§ **JOB**: Identify each line in the entries below that contains the word "separates" and copy it out in full.
* START GIVEN INFORMATION *
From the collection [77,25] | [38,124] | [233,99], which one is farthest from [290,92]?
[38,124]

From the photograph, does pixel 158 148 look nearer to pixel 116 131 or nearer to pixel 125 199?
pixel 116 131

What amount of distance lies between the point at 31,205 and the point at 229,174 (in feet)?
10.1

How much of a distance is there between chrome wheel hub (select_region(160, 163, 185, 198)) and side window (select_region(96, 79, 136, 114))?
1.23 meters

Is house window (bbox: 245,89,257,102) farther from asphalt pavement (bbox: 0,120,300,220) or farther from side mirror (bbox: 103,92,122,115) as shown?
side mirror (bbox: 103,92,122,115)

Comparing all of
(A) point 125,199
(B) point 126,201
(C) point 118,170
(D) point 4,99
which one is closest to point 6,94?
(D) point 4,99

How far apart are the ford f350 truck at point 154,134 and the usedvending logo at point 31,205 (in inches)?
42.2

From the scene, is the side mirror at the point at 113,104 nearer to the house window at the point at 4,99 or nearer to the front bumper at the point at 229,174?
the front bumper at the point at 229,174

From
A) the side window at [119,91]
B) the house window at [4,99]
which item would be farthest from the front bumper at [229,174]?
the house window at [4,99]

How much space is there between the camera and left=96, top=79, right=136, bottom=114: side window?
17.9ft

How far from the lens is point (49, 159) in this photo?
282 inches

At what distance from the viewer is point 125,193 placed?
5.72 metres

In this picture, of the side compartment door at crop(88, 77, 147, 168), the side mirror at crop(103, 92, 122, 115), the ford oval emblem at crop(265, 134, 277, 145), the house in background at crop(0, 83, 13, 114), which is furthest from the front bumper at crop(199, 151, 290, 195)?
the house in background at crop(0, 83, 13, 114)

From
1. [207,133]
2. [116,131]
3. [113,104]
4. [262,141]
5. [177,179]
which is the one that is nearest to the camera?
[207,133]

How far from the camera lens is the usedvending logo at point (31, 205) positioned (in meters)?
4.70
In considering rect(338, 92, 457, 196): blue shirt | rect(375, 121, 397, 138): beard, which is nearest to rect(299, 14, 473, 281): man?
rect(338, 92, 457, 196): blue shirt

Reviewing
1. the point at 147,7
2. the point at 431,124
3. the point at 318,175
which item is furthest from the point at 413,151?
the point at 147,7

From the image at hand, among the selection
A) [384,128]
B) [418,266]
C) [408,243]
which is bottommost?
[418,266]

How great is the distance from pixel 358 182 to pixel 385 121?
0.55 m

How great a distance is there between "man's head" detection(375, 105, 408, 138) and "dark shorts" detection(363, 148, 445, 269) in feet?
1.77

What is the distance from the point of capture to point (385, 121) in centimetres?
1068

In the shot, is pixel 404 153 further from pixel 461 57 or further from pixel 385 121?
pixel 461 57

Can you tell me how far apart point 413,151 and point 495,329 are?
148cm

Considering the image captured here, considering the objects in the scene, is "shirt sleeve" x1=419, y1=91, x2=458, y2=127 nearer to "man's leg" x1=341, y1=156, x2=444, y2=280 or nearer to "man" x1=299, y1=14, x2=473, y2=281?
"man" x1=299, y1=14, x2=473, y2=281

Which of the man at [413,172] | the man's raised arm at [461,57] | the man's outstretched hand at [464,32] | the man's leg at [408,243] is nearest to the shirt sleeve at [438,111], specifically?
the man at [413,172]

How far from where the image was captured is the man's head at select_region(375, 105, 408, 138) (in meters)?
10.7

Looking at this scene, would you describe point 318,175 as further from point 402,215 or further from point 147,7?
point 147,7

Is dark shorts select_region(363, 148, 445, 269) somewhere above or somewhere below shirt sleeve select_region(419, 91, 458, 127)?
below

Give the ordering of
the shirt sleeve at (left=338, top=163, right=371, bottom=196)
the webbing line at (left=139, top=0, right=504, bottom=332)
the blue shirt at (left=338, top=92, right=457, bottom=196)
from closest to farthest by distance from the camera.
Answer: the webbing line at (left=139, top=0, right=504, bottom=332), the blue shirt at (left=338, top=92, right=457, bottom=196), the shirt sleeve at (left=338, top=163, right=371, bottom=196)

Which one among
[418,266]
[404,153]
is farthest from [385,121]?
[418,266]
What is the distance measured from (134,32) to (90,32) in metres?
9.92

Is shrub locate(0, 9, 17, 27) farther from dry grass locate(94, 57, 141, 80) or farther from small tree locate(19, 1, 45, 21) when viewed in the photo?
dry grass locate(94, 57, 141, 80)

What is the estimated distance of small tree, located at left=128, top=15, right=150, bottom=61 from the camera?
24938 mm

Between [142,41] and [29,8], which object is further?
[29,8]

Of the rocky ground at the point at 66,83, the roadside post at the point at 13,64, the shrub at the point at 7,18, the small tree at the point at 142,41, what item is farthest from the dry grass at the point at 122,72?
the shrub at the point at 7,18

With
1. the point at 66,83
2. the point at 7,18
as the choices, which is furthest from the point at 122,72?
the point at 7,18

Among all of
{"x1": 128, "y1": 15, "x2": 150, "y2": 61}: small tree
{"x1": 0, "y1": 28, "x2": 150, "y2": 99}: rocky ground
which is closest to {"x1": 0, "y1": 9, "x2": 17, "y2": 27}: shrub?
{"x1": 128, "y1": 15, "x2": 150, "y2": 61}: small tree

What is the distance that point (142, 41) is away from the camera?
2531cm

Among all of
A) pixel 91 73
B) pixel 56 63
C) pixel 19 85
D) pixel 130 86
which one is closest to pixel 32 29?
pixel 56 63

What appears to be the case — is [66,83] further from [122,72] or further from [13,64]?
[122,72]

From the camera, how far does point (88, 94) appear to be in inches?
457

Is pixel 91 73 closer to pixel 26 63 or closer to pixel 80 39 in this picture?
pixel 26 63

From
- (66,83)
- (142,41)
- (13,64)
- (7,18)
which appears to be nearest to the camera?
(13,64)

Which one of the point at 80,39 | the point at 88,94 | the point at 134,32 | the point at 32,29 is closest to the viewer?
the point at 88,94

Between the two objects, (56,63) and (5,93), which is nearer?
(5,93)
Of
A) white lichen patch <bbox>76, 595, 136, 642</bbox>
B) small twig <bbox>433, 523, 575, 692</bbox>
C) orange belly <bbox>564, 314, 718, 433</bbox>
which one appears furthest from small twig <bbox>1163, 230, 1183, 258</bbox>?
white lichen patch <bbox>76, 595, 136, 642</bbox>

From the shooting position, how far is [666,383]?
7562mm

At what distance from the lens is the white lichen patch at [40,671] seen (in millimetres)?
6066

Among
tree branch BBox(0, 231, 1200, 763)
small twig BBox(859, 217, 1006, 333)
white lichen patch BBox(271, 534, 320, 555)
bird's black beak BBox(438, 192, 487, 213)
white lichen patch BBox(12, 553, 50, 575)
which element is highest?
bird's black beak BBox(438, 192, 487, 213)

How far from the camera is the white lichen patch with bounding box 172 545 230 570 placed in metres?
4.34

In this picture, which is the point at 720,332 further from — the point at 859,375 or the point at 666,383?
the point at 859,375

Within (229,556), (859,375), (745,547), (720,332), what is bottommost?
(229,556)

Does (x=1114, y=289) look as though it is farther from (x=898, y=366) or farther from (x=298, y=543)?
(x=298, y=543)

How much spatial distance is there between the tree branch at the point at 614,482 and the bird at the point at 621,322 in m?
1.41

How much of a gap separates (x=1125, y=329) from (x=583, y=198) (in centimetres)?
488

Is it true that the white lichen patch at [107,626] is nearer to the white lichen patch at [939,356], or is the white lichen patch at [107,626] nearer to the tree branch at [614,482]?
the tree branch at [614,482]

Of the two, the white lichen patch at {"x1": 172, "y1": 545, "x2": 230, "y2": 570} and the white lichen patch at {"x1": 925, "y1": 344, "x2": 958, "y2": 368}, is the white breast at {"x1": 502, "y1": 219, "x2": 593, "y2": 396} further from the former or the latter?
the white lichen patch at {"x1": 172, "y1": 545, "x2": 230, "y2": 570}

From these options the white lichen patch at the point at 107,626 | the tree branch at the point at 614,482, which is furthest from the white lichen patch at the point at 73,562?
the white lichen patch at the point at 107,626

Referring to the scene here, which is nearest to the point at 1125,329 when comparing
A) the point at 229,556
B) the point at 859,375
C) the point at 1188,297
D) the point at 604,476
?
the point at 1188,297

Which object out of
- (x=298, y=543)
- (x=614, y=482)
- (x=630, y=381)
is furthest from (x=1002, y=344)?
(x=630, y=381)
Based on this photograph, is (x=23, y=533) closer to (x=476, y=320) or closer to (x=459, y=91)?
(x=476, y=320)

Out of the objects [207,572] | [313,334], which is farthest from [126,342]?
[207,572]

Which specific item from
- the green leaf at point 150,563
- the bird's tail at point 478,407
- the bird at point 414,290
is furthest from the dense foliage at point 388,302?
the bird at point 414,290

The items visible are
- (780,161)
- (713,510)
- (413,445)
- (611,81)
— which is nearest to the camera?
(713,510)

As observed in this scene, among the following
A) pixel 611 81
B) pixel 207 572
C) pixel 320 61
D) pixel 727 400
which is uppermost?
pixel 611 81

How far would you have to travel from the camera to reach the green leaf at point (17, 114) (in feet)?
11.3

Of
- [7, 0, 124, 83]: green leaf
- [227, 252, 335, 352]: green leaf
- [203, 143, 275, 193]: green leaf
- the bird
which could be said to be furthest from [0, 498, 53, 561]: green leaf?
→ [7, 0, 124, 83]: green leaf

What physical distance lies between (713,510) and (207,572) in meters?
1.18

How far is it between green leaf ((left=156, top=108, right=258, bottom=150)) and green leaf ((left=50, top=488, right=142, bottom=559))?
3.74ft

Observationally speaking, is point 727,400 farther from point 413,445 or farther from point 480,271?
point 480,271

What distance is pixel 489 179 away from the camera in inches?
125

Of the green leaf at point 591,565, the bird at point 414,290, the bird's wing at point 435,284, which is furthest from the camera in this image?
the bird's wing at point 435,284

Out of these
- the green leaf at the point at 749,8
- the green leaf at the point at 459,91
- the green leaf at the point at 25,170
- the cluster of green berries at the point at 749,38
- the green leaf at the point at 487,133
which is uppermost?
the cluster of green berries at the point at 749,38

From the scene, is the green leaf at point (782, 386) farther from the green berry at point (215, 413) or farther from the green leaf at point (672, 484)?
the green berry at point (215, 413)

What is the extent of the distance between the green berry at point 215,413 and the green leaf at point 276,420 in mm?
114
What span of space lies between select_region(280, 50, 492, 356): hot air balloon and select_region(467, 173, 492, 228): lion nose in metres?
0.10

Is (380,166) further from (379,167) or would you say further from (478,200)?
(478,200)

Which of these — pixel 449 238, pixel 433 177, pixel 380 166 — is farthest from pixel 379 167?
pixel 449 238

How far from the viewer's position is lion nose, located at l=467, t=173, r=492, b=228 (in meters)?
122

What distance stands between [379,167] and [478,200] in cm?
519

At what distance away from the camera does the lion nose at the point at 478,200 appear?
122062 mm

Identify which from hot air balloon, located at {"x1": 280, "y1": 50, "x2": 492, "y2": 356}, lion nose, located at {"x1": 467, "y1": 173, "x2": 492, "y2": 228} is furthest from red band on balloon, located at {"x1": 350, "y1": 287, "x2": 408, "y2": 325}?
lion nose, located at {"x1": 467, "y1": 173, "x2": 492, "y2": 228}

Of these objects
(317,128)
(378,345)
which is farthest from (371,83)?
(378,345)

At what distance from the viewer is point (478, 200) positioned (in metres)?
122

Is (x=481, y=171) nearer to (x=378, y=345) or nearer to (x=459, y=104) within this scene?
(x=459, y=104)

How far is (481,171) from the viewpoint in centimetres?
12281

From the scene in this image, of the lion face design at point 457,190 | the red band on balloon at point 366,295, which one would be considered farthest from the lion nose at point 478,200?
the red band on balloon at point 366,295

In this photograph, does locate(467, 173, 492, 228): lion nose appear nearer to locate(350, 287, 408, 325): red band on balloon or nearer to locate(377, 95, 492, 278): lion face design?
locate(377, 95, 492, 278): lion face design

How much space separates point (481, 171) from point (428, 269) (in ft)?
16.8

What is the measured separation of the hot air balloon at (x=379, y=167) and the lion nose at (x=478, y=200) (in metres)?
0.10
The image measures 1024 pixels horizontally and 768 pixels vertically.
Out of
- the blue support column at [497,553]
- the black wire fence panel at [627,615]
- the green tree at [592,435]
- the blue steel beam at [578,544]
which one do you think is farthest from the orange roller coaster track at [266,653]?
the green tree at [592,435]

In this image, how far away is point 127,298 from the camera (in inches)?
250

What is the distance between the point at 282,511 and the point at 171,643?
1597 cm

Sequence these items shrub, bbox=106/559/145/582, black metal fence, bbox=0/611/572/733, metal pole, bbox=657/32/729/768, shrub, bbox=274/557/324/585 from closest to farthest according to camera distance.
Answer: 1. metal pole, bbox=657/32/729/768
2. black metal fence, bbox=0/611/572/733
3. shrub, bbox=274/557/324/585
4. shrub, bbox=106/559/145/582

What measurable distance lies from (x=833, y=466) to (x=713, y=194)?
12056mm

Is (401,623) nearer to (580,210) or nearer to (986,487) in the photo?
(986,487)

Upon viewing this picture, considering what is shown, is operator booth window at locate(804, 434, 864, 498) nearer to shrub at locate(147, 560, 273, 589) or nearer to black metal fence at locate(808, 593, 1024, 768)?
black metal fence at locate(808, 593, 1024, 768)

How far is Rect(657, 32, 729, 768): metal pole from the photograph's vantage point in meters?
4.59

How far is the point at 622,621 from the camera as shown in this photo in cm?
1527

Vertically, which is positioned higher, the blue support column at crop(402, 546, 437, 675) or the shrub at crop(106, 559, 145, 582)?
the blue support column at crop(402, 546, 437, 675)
* END GIVEN INFORMATION *
§ **ANSWER**:
How much of a gap separates (x=1125, y=329) from (x=583, y=198) (in centimetres)?
How much space separates point (481, 171) from point (428, 269) (in ft)?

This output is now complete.